Remember this Date: March 4, 1979
The Day We Discovered Life in the Universe
We know things move in the universe, but for all the pictures we’ve taken, we’ve never really seen the kind of animated movement only live action can offer. That all changed on March 4, 1979 when Voyager 1 flew past Io, Jupiter’s closest Galilean moon and one of the four Jovian satellites discovered by Galileo that have captivated our attention over the past four centuries. Of course, we might have discovered this six years earlier if not for a glitch. In December 1973, Pioneer 11 offered the first close-up glimpse of Io, revealing a rocky surface, a thin atmosphere and radiation belts. Unfortunately, according to the NASA Publication Pioneer Odyssey, of the thousands of commands sent to Pioneer 10 during the 24 days of its Jupiter encounter, only one was lost due to those radiation belts – the one including the close-up pictures of Io.

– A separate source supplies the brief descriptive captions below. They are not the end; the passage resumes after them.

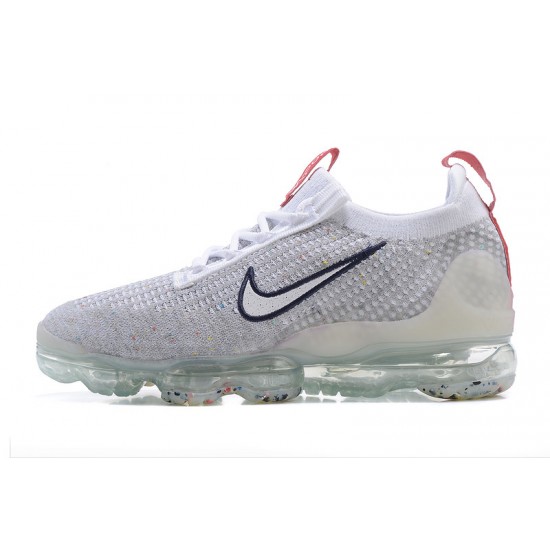 Women/Men Nike Air VaporMax 2021 Flyknit Grey Red DB1550-003 Shoes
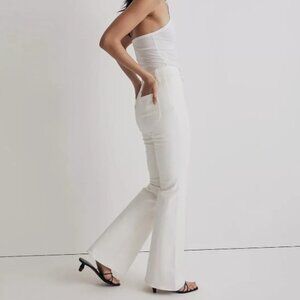 Madewell Jeans Womens 25 White The Perfect Vintage‎ Flare Jean Stretch Zip Fly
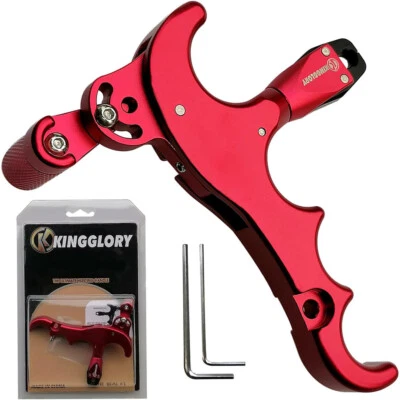 4-Finger Compound Recurve bow Release Adjustable Can Rotate 360° Thumb Release - Image 1 of 4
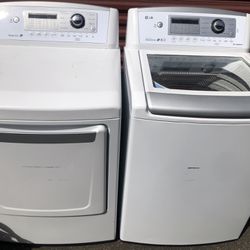 LG Top Load Washer And Electric Dryer 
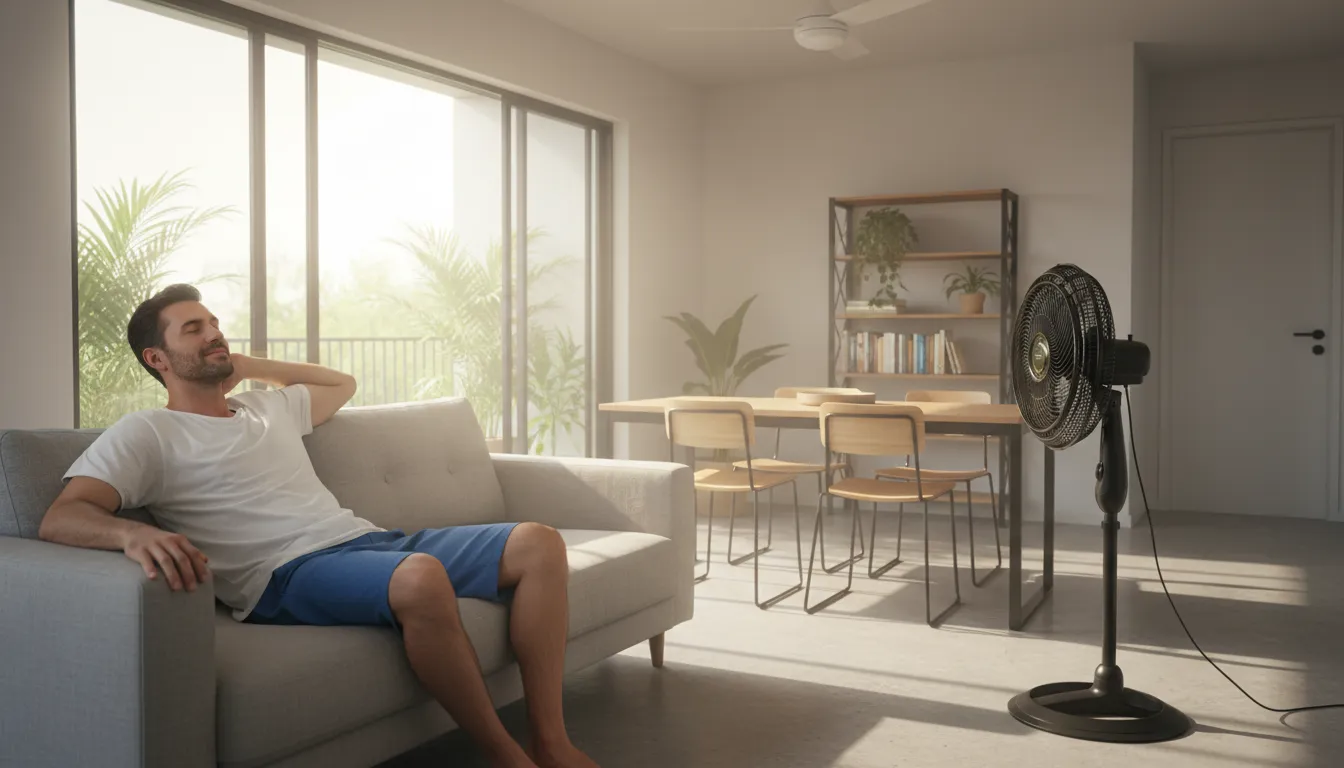 Qual ventilador de coluna tem filtro de ar para não acumular pelo de animal?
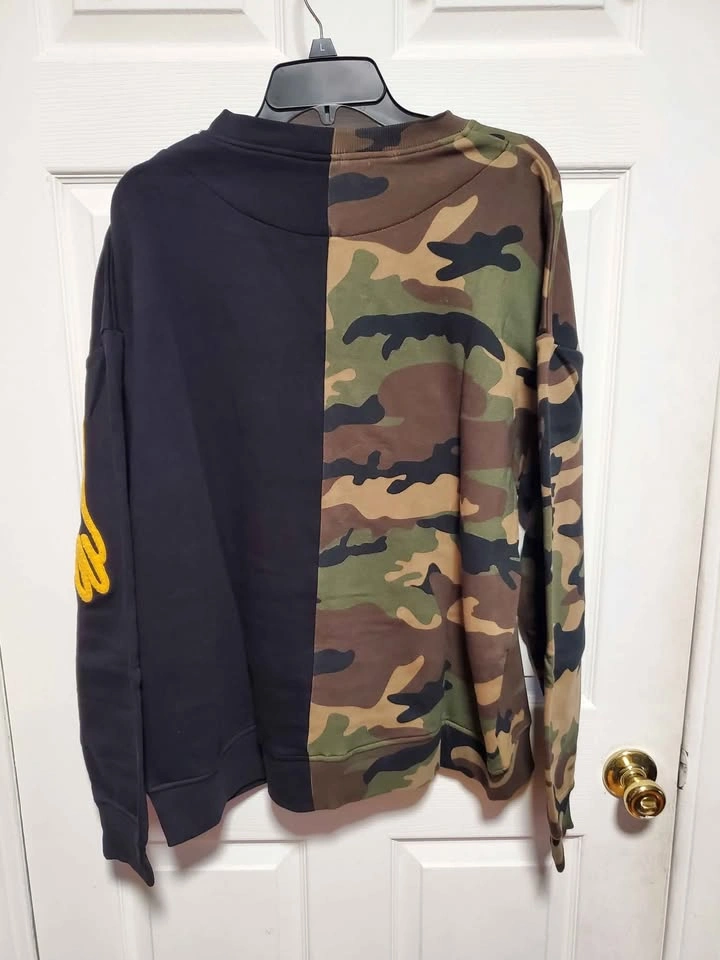 Haculla Dizzy Drop Shoulder Crew Sweatshirt - Jungle Camo/Black - photo 3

According the NASA release associated with the above image, the picture, a special color reconstruction, shows one of the erupting volcanoes on Io discovered by Voyager 1 during its encounter with Jupiter on March 4 at about 5:00 p.m. The spacecraft sat a mere 310,000 miles away as it captured the 60 mile high plume, representing the first evidence of an active extraterrestrial volcano. NASA explains the “method of color analysis allows scientists to combine data from four pictures, taken in ultraviolet, blue, green and orange light. In this picture one can see the strong change in color of the erupting plume. The region that is brighter in ultraviolet light (blue in this image) is much more extensive than the denser, bright yellow region near the center of the eruption. Scientists will use data of this type to study the amount of gas and dust in the eruption and the size of dust particles. Preliminary analysis suggests that the bright ultraviolet part of the cloud may be due to scattered light from very fine particles (the same effect which makes smoke appear bluish).”
Astronomers believe tidal heating induced as Io orbits Jupiter causes Io’s volcanic activity. Spewing sodium and sulfur into its thin air, the volcanic eruptions are even now shaping the Io’s surface. Voyagers 1 and 2 discovered seven erupting volcanoes on the moon’s dazzling red-orange surface. Unlike their Earthly counterparts, rather than expelling 2,000° F molten lava, these volcanoes eject molten sulfur at only a few hundred degrees.
Io – and its active volcanoes in particular – remains one of the biggest surprises of mankind’s initial decades of space exploration.